* Start DATASET ENTRIES *

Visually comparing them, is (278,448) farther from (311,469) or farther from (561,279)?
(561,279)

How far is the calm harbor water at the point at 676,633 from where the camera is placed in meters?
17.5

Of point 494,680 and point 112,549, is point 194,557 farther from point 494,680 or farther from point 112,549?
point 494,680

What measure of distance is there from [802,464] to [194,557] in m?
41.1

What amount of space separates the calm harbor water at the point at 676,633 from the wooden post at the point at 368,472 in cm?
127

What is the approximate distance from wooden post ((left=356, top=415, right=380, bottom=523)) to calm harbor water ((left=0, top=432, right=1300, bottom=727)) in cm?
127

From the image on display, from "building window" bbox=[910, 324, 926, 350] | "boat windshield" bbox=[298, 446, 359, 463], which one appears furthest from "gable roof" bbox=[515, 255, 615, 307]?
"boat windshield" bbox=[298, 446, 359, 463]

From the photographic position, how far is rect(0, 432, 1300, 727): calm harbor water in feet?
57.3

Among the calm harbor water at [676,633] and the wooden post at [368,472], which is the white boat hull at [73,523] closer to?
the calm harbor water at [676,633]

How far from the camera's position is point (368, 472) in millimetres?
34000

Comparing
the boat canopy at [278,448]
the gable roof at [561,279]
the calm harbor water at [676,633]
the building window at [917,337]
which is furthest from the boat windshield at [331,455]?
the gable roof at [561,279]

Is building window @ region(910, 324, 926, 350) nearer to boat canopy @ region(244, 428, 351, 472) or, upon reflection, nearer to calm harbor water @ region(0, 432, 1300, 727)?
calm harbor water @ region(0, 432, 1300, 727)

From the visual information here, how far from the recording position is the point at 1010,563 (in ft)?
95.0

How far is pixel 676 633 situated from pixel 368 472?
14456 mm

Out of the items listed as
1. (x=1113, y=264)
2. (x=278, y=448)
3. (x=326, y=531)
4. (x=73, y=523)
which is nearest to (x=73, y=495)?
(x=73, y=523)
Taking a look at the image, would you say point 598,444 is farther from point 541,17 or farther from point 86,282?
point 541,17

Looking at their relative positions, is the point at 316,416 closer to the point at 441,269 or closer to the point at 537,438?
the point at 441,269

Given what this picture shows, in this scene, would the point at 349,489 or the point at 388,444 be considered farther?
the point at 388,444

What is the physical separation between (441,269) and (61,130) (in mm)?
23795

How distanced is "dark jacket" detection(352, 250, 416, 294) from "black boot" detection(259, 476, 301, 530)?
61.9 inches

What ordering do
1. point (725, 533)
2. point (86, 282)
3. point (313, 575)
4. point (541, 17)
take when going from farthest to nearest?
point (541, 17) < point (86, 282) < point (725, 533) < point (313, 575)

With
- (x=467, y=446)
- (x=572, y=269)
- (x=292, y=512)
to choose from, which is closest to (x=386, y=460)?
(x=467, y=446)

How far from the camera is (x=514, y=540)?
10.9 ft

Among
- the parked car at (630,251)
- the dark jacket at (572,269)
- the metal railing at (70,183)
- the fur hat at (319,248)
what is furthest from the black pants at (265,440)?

* End DATASET ENTRIES *

** WORK REQUIRED **
Switch every "wooden post" in the rows above to "mooring post", then write out all the rows again with nothing else changed.

** SOLVED PROBLEM **
Visually comparing them, is (278,448) farther from (311,469) or farther from (561,279)?
(561,279)

How far is the calm harbor water at the point at 676,633 from where the camera is placed in meters?
17.5

Of point 494,680 and point 112,549, is point 194,557 farther from point 494,680 or farther from point 112,549?
point 494,680

What measure of distance is there from [802,464] to [194,557] in m?
41.1

What amount of space separates the calm harbor water at the point at 676,633 from the mooring post at the point at 368,472 in cm?
127

What is the approximate distance from mooring post ((left=356, top=415, right=380, bottom=523)) to calm harbor water ((left=0, top=432, right=1300, bottom=727)) in cm?
127

From the image on display, from "building window" bbox=[910, 324, 926, 350] | "boat windshield" bbox=[298, 446, 359, 463], which one appears furthest from "gable roof" bbox=[515, 255, 615, 307]?
"boat windshield" bbox=[298, 446, 359, 463]

From the photographic position, how far is rect(0, 432, 1300, 727): calm harbor water in feet?
57.3

Among the calm harbor water at [676,633] and the mooring post at [368,472], which is the white boat hull at [73,523] closer to?
the calm harbor water at [676,633]

How far from the camera's position is point (368, 472) in millimetres?
34000

Comparing
the boat canopy at [278,448]
the gable roof at [561,279]
the calm harbor water at [676,633]
the building window at [917,337]
which is furthest from the boat windshield at [331,455]?
the gable roof at [561,279]

Is building window @ region(910, 324, 926, 350) nearer to boat canopy @ region(244, 428, 351, 472) or, upon reflection, nearer to calm harbor water @ region(0, 432, 1300, 727)?
calm harbor water @ region(0, 432, 1300, 727)

From the visual information here, how far from the recording position is the point at 1010,563 (in ft)?
95.0

How far is pixel 676 633 situated from pixel 368 472?
14456 mm

Out of the items listed as
1. (x=1113, y=264)
2. (x=278, y=448)
3. (x=326, y=531)
4. (x=73, y=523)
which is nearest to (x=73, y=495)?
(x=73, y=523)
Taking a look at the image, would you say point 598,444 is farther from point 541,17 or farther from point 86,282?
point 541,17

Looking at their relative positions, is the point at 316,416 closer to the point at 441,269 or closer to the point at 537,438?
the point at 441,269

Given what this picture shows, in this scene, would the point at 349,489 or the point at 388,444 be considered farther?
the point at 388,444

What is the physical separation between (441,269) and (61,130) (in mm)?
23795

How distanced is "dark jacket" detection(352, 250, 416, 294) from "black boot" detection(259, 476, 301, 530)?
61.9 inches

What ordering do
1. point (725, 533)
2. point (86, 282)
3. point (313, 575)
4. point (541, 17)
take when going from farthest to nearest?
point (541, 17) < point (86, 282) < point (725, 533) < point (313, 575)

With
- (x=467, y=446)
- (x=572, y=269)
- (x=292, y=512)
to choose from, which is closest to (x=386, y=460)?
(x=467, y=446)

How far from the camera is (x=514, y=540)?
10.9 ft

Among
- the parked car at (630,251)
- the dark jacket at (572,269)
- the metal railing at (70,183)
- the fur hat at (319,248)
what is furthest from the black pants at (265,440)?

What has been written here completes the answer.